Bom, existem várias hipóteses sobre o que possa ser a ME, sobre do que ela pode ser feita. Há aqueles que afirmam que pode ser MB mesmo, só que na forma de matéria inerte, que não emite luz, como estrelas mortas ou mesmo planetas. Há os que acreditam estarmos diante mesmo de algum tipo exótico de matéria, constituído de algo completamente novo que não sabemos como lidar. Há, ainda, alguns que afirmam que talvez não haja nada além do que vemos: o que estaria errado seriam nossas teorias. Que talvez a Teoria da Gravitação esteja incompleta, e seja ainda incapaz de descrever certos fenômenos, como os que descrevemos aqui. Mas estes últimos são minoria.

 

De qualquer forma, se a ME realmente existir, a quantidade dela deve corresponder a cerca de 23% de tudo o que existe no Universo, quase 6 vezes mais do que os 4% da MB (os 73% restantes correspondem à Energia Escura, com certeza um assunto para um outro dia!).
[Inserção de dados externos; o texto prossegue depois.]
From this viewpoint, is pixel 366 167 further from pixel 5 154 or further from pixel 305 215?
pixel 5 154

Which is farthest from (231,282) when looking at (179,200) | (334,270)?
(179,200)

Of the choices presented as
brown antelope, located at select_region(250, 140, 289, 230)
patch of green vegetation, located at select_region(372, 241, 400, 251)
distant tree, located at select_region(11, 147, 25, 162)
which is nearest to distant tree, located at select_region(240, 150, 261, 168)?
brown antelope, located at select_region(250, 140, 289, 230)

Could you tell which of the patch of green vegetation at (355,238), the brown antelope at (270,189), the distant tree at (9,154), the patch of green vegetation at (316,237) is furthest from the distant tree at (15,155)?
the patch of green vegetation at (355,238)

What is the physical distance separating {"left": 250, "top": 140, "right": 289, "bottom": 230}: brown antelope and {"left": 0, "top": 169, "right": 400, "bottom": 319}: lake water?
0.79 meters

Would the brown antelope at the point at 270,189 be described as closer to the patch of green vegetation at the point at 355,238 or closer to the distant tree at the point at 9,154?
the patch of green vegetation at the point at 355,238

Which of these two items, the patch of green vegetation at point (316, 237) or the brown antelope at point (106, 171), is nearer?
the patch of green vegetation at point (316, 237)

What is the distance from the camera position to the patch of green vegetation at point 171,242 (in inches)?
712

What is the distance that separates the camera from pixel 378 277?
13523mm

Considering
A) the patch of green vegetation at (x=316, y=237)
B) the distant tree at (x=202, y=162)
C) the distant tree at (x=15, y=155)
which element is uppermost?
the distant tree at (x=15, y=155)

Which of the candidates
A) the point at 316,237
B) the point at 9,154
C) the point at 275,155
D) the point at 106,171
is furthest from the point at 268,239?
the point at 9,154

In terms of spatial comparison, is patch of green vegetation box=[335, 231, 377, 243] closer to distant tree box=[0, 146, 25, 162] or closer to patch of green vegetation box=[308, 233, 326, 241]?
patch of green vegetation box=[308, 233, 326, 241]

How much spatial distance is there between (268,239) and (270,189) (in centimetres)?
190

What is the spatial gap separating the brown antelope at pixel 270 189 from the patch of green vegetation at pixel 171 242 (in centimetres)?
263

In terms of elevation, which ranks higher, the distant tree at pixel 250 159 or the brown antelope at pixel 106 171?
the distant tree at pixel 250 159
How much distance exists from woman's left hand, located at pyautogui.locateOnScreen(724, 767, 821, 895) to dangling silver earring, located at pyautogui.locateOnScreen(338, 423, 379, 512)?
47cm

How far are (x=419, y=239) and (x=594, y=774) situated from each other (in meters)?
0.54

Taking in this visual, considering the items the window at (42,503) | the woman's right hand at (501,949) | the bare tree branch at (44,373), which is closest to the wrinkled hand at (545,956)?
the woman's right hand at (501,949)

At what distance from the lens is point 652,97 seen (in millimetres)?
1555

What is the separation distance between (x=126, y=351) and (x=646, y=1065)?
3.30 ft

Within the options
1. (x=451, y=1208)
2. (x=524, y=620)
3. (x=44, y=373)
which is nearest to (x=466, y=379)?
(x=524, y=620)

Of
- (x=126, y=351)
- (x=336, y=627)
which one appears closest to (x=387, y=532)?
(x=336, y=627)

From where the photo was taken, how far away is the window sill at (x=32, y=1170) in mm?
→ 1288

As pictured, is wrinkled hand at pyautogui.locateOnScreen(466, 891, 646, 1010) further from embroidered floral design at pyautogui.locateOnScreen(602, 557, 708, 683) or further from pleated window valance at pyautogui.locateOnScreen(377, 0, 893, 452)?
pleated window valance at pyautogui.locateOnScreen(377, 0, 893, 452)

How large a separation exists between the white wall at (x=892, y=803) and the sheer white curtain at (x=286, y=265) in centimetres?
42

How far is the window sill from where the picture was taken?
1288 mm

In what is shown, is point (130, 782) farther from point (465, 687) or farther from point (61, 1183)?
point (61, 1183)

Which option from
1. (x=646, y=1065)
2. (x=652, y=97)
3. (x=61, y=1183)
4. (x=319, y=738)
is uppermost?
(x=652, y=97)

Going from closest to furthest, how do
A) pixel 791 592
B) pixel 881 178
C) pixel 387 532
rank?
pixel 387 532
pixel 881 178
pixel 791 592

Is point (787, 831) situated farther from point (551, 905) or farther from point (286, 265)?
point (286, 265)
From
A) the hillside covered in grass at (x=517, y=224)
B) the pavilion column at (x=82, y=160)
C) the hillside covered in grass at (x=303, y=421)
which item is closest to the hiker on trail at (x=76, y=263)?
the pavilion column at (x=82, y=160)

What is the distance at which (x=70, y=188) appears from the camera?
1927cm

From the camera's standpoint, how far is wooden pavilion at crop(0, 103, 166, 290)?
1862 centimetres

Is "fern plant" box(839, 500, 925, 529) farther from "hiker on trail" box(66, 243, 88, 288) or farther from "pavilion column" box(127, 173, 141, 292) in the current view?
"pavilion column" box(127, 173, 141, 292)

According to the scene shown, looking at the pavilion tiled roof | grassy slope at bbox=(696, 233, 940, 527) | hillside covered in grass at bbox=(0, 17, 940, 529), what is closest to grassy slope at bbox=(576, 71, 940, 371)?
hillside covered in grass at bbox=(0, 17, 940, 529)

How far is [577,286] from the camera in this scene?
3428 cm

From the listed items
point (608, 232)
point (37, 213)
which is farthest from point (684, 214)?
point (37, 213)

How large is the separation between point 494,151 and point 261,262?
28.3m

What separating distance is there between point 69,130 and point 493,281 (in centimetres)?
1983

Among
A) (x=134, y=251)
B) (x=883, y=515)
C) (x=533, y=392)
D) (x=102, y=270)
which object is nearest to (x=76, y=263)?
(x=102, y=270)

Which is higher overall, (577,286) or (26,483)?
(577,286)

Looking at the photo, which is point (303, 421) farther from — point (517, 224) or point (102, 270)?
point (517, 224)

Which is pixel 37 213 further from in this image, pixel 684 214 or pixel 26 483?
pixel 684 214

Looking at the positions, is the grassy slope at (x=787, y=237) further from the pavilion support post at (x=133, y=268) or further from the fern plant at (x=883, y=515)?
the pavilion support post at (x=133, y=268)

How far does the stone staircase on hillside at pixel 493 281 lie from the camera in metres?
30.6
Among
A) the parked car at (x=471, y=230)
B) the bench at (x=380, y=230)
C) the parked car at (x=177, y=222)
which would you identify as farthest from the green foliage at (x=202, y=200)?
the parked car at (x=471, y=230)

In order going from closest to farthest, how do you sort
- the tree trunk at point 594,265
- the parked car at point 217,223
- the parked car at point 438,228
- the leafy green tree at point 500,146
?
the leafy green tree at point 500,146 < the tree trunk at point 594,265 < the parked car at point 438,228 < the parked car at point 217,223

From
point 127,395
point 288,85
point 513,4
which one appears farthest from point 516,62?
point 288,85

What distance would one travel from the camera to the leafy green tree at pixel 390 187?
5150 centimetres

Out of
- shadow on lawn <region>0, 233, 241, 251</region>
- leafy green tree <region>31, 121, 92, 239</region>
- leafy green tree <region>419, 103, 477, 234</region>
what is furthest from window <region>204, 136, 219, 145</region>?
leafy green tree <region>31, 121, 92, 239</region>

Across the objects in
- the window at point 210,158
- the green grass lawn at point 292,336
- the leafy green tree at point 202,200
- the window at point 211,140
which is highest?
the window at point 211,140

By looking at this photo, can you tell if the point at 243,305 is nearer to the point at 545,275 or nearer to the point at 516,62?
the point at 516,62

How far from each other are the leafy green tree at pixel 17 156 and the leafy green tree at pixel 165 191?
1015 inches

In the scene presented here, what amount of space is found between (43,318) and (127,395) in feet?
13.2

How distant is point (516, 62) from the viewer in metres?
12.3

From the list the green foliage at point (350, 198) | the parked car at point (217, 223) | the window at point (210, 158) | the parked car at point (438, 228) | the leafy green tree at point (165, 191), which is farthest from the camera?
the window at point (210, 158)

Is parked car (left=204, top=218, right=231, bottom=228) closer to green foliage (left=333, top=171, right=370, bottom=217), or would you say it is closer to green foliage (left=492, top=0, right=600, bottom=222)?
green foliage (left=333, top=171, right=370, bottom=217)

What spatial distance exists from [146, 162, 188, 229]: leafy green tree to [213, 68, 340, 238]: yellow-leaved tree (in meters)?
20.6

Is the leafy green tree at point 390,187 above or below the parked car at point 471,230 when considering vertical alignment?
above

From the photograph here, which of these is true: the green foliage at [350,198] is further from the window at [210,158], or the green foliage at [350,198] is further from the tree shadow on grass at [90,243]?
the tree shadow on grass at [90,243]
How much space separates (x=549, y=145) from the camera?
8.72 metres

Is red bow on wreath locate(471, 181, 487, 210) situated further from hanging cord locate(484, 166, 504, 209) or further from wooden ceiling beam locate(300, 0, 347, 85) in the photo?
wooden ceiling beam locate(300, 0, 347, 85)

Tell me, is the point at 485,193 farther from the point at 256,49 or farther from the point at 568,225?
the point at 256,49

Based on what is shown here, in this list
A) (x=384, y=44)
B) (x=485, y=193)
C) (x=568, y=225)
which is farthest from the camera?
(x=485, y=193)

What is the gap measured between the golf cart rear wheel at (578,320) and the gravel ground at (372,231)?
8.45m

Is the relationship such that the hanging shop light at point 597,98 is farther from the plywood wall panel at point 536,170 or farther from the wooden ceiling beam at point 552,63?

Na nossa Galáxia, por exemplo, acredita-se na existência de cerca de 10 vezes mais ME do que MB!

 

Pois é, caro leitor... você achava que somos importantes e especiais? Que somos "a última bolacha do pacote"? Fazemos parte de apenas 4% de tudo o que existe no Universo... e nem fazemos idéia direito o que são exatamente os outros 96%...! Você se sentiu pequeno agora? Um nada? Uma gota de água no oceano Atlântico? Um grão de areia na praia de Copacabana? Bom, eu pelo menos me sinto assim toda vez que penso na Matéria Escura, na Energia Escura... no Universo inteiro que ainda temos a descobrir...! =)

 

Um grande abraço e até a próxima!

 

Daniel R. Soler é Físico Habilitado em Astronomia

e Mestrando em Ensino de Ciências pela Universidade de São Paulo.